> Extract:
++++++

# How to find the new coordinates for a vector when there is a shift in a new system of coordinates?

#### Chemist116

The problem is as follows:

The figure from below shows two systems of cartesian coordinates. On ($x,y$) vector $\vec{A}$ is expressed as $\vec{A}=5\hat{i}+4\hat{j}$. Find the vector $\sqrt{2}\vec{A}$ on the system $x',y'$.

The alternatives given are as follows:

$\begin{array}{ll} 1.&9\hat{i'}+\hat{j'}\\ 2.&\hat{i'}+9\hat{j'}\\ 3.&-9\hat{i'}+\hat{j'}\\ 4.&9\hat{i'}-\hat{j'}\\ 5.&\hat{i'}-9\hat{j'}\\ \end{array}$

Does it exist a way to solve this problem visually or with least use of algebra? The only thing which I could spot for the vector given is that the angle for the vector is:

$\tan\omega=\frac{4}{5}$

therefore $\omega=\tan^{-1}\left(\frac{4}{5}\right)$

This angle is not very known. How exactly can I relate it with the tilt in the new system of coordinates? What exactly is what should I do?

++++++

> Dataset rows:
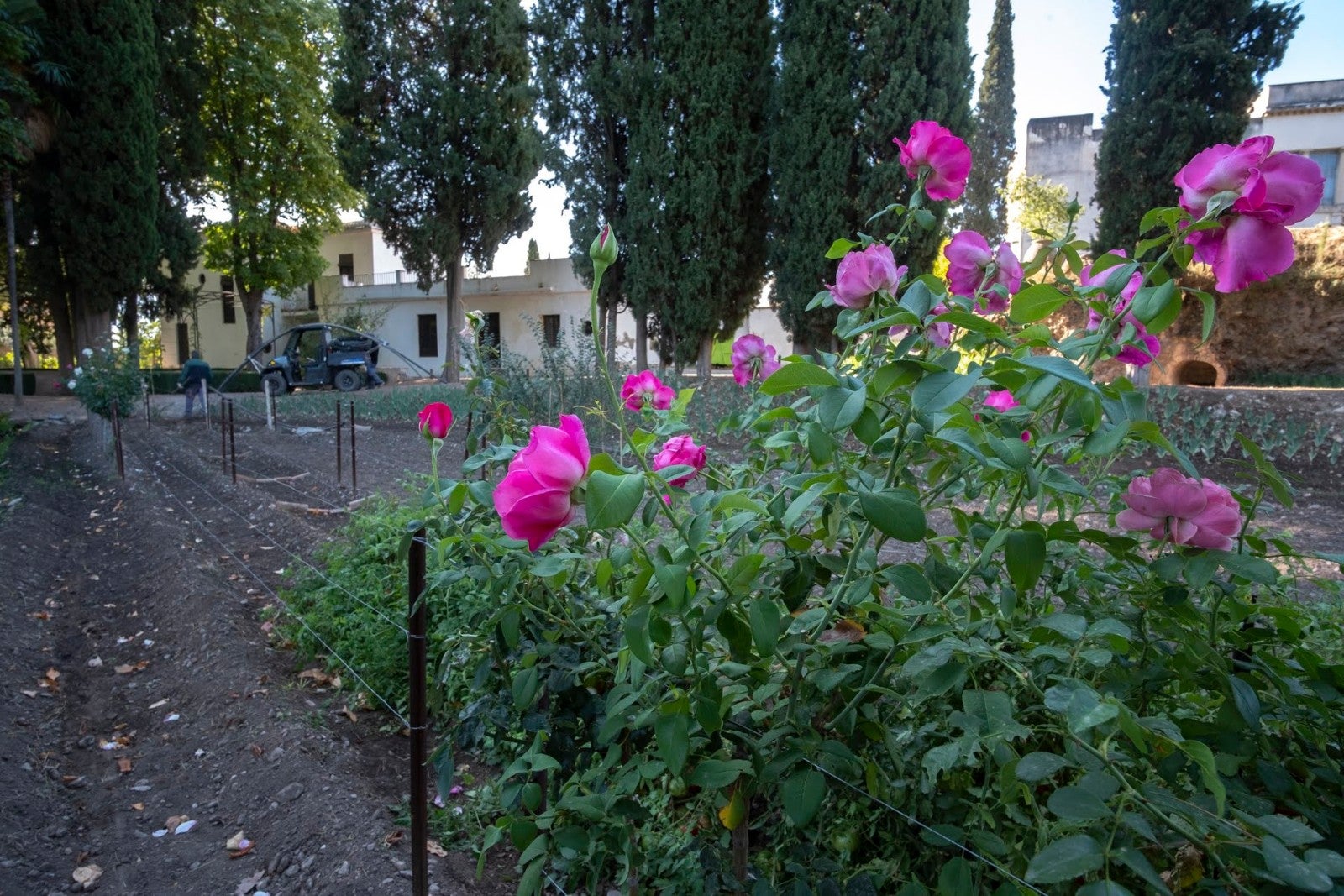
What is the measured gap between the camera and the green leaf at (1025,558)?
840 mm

++++++

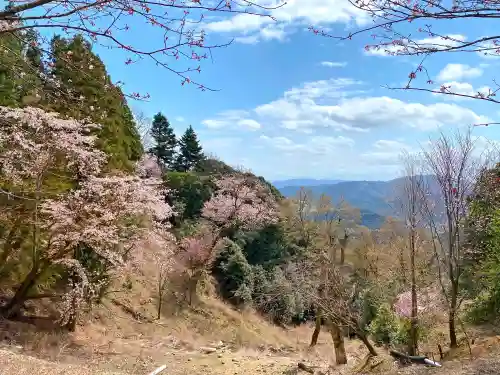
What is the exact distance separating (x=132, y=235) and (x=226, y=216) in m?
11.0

++++++

> Required actions:
**1.** Reproduce the passage of the post on rotated coordinate systems from "The problem is" to "the system $x',y'$.", without any alteration.
**2.** Carry the forum post about expressing a vector in a shifted coordinate system further, beginning right after its final sentence.

> Answers to the problems:
**1.**
The problem is as follows:

The figure from below shows two systems of cartesian coordinates. On ($x,y$) vector $\vec{A}$ is expressed as $\vec{A}=5\hat{i}+4\hat{j}$. Find the vector $\sqrt{2}\vec{A}$ on the system $x',y'$.

**2.**
#### skeeter

Math Team
$|\vec{A}| = \sqrt{41} \implies |\sqrt{2} \cdot \vec{A}| = \sqrt{82}$

Note $\vec{A}$ lies below the $x'$ axis, so the angle between $\vec{A}$ and $x'$ = $\theta' = -\left[45^\circ - \arctan\left(\dfrac{4}{5}\right)\right]$

$\tan(\theta') = \dfrac{\frac{4}{5}-1}{1+\frac{4}{5}} = \dfrac{-1}{9}$

$\dfrac{A_{y'}}{A_{x'}} = \dfrac{-1 \cdot k}{9 \cdot k} \implies \sqrt{(-k)^2 + (9k)^2} = \sqrt{82} \implies k=1 \implies A' = 9i' - j'$

topsquark

#### skipjack

Forum Staff
As $(x,\, 0)$ and $(0,\, y)$ become $(x\cos(45^\circ),\, -x\sin(45^\circ))$ and $(y\sin(45^\circ),\, y\cos(45^\circ))$ respectively,
$(x,\, y)$ becomes $(x\cos(45^\circ) + y\sin(45^\circ),\, -x\sin(45^\circ) + y\cos(45^\circ))$.

Hence $\sqrt2(5, \,4)$ becomes $(9,\,-1)$.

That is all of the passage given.